Nada. Oftentimes, the word “player”is associated with videos, so let’s see if that works.

Article source code

Aha! An external Javascript script, _embed.js_. Note the _contentid_ and _spaceid_ values in the parameters sent to _embed.js_. They look useful. Now, let’s check what’s inside.

embed.js

The code seems to reference another script, player.js and includes a parameter, the current UNIX timestamp converted to hours.

Network Inspection

Let’s take a look inside player.js with Google Chrome DevTools.

player.js

player.js is huge and scary looking and doesn’t contain any useful mp4 or [m3u8](https://www.lifewire.com/m3u8-file-2621956) urls either.

Okay, let’s work backwards and search for mp4 in requests that were made when we loaded the page (you may want to reload the page).

JSON response from https://feapi-yvpub.yahooapis.jp/v1/content/

Bingo! A JSON response with our m3u8 and mp4 sources. This response is generated by a request we made to https://feapi-yvpub.yahooapis.jp/v1/content/ with the following parameters:

What’s the 1602163 in …/v1/content/1602163? That’s the value of contentid we noted earlier. And space_id here matches our spaceid. Nice. What about appid? Let’s see if its value is mentioned in any other responses.

player.script.js

There it is, hard coded in player.script.js! And a quick look at other news articles confirms that this value is used for all embedded video requests. Three values down. Now, let’s search for ak’s value.

Unfortunately, the ak value is nowhere else to be found but in this JSON query. Where is ak coming from?

Breakpoints

I have a hunch that ak might be a Javascript object name. Let’s search for “ak:”.

_player.js_

player.script.js

Aha! It looks like ak is a concatenation of “_” and two strings in both player.js and player.script.js. We also see it in player.js passed to function k.md5().

My guess is that this concatenated string value is converted to an md5 hash value. But first we must figure out the values being concatenated to “_”.

Let’s open player.js in the Sources tab (right click inside Response body and choose Open in Sources panel) and add a breakpoint after ak is defined.

player.js

Next, let’s close our open file tabs under Sources and reload the page.

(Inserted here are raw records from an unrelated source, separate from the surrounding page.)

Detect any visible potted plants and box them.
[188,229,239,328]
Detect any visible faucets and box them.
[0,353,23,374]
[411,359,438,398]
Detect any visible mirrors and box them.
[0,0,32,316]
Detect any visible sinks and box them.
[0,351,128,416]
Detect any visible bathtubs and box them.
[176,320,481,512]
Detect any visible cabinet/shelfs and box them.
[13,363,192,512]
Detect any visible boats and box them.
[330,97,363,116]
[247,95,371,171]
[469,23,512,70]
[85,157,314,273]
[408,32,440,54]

Odd. It doesn’t seem to hit that line. Let’s try the same thing in player.script.js.

player.script.js

(Make sure to click the Pretty Print brackets on the bottom left after reloading the page.)

player.script.js

Bingo! iappears to be the same value as the spaceid that we noted earlier, and r is “headlines.yahoo.co.jp,” our host name, so we now have the string value “2078710353_headlines.yahoo.co.jp”.

It looks nothing like the long, cryptic ak value in the request query, but remember that k.md5 function call in player.js? Let’s check its md5 hash value.

Would you look at that! It’s the same value as ak in the JSON request query. Nailed it.

Recap

Recall that the JSON request included the following parameters, minus the thumb values.

appid: dj0zaiZpPVZMTV…jcmV0Jng9YjU-
output: json
space_id: 2078710353
domain: headlines.yahoo.co.jp
ak: 40e90ec7a4ffb34260fcbb9497778731
device_type: 1100

We now have all the unique values — and, more importantly, their sources — that are required to make a JSON request programmatically in our code for any article. One last thing on the parameters: is device_typenecessary? Let’s make a request without it.

No video data. Apparently it is, so we’ll keep it.

Quick review on how we got to our video data.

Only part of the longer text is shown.